The radical anarchist groups saw revolution as a military problem, a question of force. Only a spark was necessary to start the revolutionary conflagration – a conception of revolution, of course, familiar in later guerrilla-based movements. As Ealham puts it, ‘The radicals substituted their own violence for mass union struggles’ (p. 131). Thus only about 50 militants took the decision of the CNT National Defence Committee to launch the abortive armed insurrection of January 1933, and they began it on a Sunday, indicative of the lack of importance given to mass mobilisation in the workplace. Despite the myths about anarchist assembly-based democracy, the influential 200 or so activists who were the mainstay of anarchist insurrectionism were ‘relatively aloof from the bulk of the working class’ and rather contemptuous of formal union structures.
Along with the elitism of the radical groups went a short-sighted rejection of politics by the majority of anarchists. This apoliticism meant in practice unstinting hostility to the workers’ parties, but an ambivalent attitude towards certain petty bourgeois leaders, such as Companys. So while most anarchists rejected any collaboration with the anti-fascist and decidedly class-based Workers Alliance, they effectively supported the Popular Front in the 1936 elections in order to secure the release of their prisoners and the restoration of legality for their unions.

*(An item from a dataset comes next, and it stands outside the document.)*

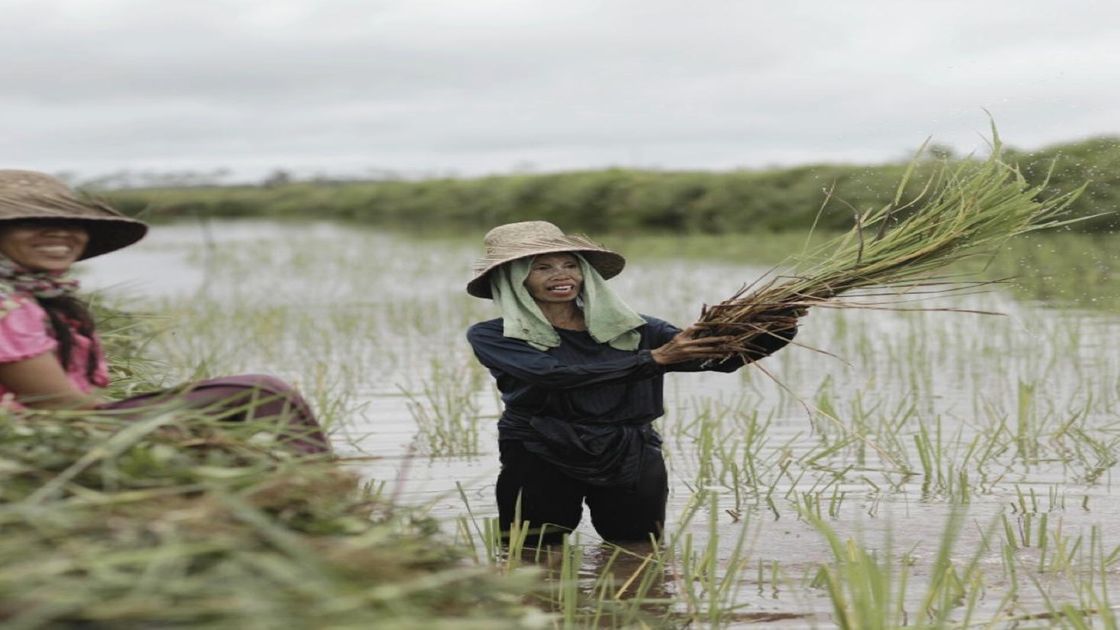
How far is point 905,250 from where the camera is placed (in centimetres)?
363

The same combination of sectarianism and political naivety led the CNT leadership to refuse to contemplate the creation of a new revolutionary state when civil war erupted and not to differentiate between the politics of the POUM and the counter-revolutionary politics of Stalinism. The majority of anarchist cadre accepted collaboration with the remains of the Republican state.
By centring on the relationship between anarchism and the poorest working class communities, Ealham appears to point to community rather than workplace as the basis of anarchist strength. However, the real substance of his analysis takes us beyond what at first sight appears to be an ‘autonomist’ understanding of class and social transformation. The primacy of the CNT’s powerful workplace organisation contrasted with the limitations of creating ‘liberated spaces’, in this case the working class community. The ‘men of order’ certainly regarded the organised trade union movement as the biggest threat, and police raids into poor districts were ‘directed heavily at union offices’. ‘The factory remained the key organising force’ in many working class neighbourhoods, Ealham points out. The failure of anarchist activists to generalise from this reality was at the centre of their eventual defeat. They were ‘largely concerned with power at street level and not with the creation of new structures’ (p. 179).
Power had to be taken, not ‘ignored’ as many anarchists, in effect, did in 1936. The consequence of this was both the eventual destruction of the world’s most important anarchist movement and the defeat of the Spanish Revolution itself.
The only problem with this book, and no fault of the author, is its price. It deserves a far wider audience than just academia, so we must hope that a cheaper edition will be forthcoming in the not too distant future. For Spanish readers a more accessible edition will be published by Alianza Editorial in April 2005.